There was a comment on one of the linked blog entries last week to the effect that Punk’s unique selling points are ribaldry and lavatorial humour, which struck me as peevish and ungenerous. There’s very little of that sort of thing in this puzzle, but plenty of devious definitions and clever constructions to amuse receptive solvers, and a theme as is the custom on a Tuesday, based on various 19 downs.

Nothing too difficult this time, although a bit of general knowledge will come in handy for those thematic entries and the cricketers. Maybe not quite so general in the latter case. 27ac struck me as somewhat weak, and is anyone else getting fed up with 9ac coming up so regularly? Otherwise, no complaints: for those please see the February 2013 Fifteensquared blog. I particularly liked 3, 5 and 20d, but my clue of the day is the elegantly turned 2d:

“Brave ploy, extremely sinister (6)”

A nice, straightforward puzzle to start the week.
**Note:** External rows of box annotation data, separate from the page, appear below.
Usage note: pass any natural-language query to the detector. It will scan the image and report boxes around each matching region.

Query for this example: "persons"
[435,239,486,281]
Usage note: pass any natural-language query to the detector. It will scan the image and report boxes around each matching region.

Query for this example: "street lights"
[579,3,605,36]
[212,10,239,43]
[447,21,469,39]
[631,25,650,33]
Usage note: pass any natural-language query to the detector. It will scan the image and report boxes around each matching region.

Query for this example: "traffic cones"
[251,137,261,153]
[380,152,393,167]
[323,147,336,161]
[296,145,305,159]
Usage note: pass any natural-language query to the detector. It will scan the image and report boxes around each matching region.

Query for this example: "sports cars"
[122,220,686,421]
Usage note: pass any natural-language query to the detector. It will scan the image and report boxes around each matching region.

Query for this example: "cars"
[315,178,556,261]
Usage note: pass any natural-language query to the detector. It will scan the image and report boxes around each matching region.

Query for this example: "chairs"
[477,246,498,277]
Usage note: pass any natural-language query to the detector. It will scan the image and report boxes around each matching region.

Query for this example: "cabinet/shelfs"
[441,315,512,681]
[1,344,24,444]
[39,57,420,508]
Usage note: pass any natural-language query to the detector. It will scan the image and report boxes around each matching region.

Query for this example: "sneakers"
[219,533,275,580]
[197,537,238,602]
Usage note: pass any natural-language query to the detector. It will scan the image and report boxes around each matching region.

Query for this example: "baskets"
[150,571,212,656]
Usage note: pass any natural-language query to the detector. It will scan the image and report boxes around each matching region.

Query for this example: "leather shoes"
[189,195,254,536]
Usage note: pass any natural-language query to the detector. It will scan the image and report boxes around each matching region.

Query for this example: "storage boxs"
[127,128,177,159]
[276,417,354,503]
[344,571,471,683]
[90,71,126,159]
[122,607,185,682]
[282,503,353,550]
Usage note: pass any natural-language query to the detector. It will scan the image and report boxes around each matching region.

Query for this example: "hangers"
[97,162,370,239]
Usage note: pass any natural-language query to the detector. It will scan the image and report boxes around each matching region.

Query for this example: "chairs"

Some complaints over on Fifteensquared regarding how easy it was, but this TBH is the sort of puzzle I’m looking for on a Monday. Lots of opportunities for the harder stuff later in the week. Talking of which, I was surprised how many solvers didn’t know 2d, a phrase which seemed to crop up in many a film / TV show at one time. Or perhaps I’m just showing my age.

COD? 6d – ‘Groups with members one over the eight – and seen to be drunk (7)’.